Stated goal — Write out the following lines verbatim, from the first through the last, with no changes.

Dataset excerpts —
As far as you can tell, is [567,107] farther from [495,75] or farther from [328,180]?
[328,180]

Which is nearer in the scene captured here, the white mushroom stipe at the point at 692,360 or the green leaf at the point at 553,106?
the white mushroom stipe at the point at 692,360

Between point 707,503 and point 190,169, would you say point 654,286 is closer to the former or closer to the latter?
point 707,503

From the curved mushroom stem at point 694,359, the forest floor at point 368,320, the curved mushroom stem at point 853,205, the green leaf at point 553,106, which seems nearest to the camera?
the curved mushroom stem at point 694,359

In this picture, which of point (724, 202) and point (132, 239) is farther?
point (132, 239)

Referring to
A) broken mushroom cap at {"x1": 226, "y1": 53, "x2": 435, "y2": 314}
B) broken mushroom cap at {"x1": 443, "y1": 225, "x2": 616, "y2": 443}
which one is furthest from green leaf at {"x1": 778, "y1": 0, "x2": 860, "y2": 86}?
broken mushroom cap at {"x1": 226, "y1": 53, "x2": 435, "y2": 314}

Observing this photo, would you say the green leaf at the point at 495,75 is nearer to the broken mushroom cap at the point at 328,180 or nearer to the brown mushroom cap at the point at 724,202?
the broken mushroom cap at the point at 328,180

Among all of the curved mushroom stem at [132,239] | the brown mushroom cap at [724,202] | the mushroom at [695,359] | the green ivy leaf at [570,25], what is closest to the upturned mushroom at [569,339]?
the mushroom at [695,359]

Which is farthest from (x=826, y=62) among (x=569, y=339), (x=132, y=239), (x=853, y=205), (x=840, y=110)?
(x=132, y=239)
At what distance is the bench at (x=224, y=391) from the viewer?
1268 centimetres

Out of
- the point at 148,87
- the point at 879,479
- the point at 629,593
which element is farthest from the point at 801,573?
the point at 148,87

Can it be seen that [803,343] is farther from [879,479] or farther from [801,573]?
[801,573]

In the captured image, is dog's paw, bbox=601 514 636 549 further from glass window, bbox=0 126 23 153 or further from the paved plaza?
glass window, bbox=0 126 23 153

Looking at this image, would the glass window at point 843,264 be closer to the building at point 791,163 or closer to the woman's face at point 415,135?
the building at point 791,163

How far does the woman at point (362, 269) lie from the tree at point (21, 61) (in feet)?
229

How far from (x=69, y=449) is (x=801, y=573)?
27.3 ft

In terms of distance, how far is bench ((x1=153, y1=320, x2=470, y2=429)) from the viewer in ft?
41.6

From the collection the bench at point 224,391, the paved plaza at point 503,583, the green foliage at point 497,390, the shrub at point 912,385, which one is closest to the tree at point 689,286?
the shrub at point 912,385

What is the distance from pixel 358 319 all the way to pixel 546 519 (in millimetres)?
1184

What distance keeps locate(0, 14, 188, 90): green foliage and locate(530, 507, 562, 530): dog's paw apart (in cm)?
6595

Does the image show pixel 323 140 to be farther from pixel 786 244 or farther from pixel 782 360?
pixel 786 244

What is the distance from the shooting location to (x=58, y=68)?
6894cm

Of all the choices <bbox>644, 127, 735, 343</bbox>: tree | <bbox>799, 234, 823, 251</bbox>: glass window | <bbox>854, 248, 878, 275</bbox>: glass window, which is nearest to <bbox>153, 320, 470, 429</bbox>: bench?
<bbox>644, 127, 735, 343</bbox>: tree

Answer to this exercise —
As far as you can tell, is [567,107] farther from [495,75] or farther from [328,180]?
[328,180]

Which is nearer in the scene captured here, the white mushroom stipe at the point at 692,360 or the green leaf at the point at 553,106?
the white mushroom stipe at the point at 692,360

Between point 707,503 and point 190,169, would you say point 654,286 is closer to the former or closer to the latter?
point 707,503

From the curved mushroom stem at point 694,359, the forest floor at point 368,320, the curved mushroom stem at point 853,205, the green leaf at point 553,106, which seems nearest to the camera?
the curved mushroom stem at point 694,359

In this picture, which of point (724, 202) and point (132, 239) is farther?
point (132, 239)

Referring to
A) broken mushroom cap at {"x1": 226, "y1": 53, "x2": 435, "y2": 314}
B) broken mushroom cap at {"x1": 443, "y1": 225, "x2": 616, "y2": 443}
which one is furthest from green leaf at {"x1": 778, "y1": 0, "x2": 860, "y2": 86}?
broken mushroom cap at {"x1": 226, "y1": 53, "x2": 435, "y2": 314}

Observing this photo, would you say the green leaf at the point at 495,75 is nearer to the broken mushroom cap at the point at 328,180 or nearer to the brown mushroom cap at the point at 724,202?
the broken mushroom cap at the point at 328,180

Among all of the curved mushroom stem at [132,239] | the brown mushroom cap at [724,202] | the mushroom at [695,359] | the green ivy leaf at [570,25], what is closest to the upturned mushroom at [569,339]?
the mushroom at [695,359]

Which is farthest from (x=826, y=62) among (x=569, y=339), (x=132, y=239), (x=853, y=205), (x=840, y=110)?
(x=132, y=239)
At what distance is the bench at (x=224, y=391) from the viewer?
1268 centimetres

Out of
- the point at 148,87
- the point at 879,479
- the point at 629,593
which element is farthest from the point at 801,573?
the point at 148,87

Can it be seen that [803,343] is farther from [879,479] or farther from [801,573]?
[801,573]

In the captured image, is dog's paw, bbox=601 514 636 549 further from glass window, bbox=0 126 23 153 or further from the paved plaza?
glass window, bbox=0 126 23 153

Looking at this image, would the glass window at point 843,264 be closer to the building at point 791,163 or closer to the woman's face at point 415,135?
the building at point 791,163

How far does the woman at point (362, 269) lie from the tree at point (21, 61) (in feet)?
229

How far from (x=69, y=449) is (x=801, y=573)?
27.3 ft

In terms of distance, how far is bench ((x1=153, y1=320, x2=470, y2=429)) from the viewer in ft?
41.6

From the collection the bench at point 224,391, the paved plaza at point 503,583, the green foliage at point 497,390, the shrub at point 912,385, which one is closest to the tree at point 689,286?
the shrub at point 912,385

What is the distance from pixel 358 319 all the way to pixel 546 519 (in millimetres)?
1184

What distance keeps locate(0, 14, 188, 90): green foliage and locate(530, 507, 562, 530): dog's paw apart (in cm)?
6595

Does the image show pixel 323 140 to be farther from pixel 786 244 or farther from pixel 782 360?
pixel 786 244

What is the distance from the shooting location to (x=58, y=68)?
6894cm

Of all the choices <bbox>644, 127, 735, 343</bbox>: tree | <bbox>799, 234, 823, 251</bbox>: glass window | <bbox>854, 248, 878, 275</bbox>: glass window, which is nearest to <bbox>153, 320, 470, 429</bbox>: bench?
<bbox>644, 127, 735, 343</bbox>: tree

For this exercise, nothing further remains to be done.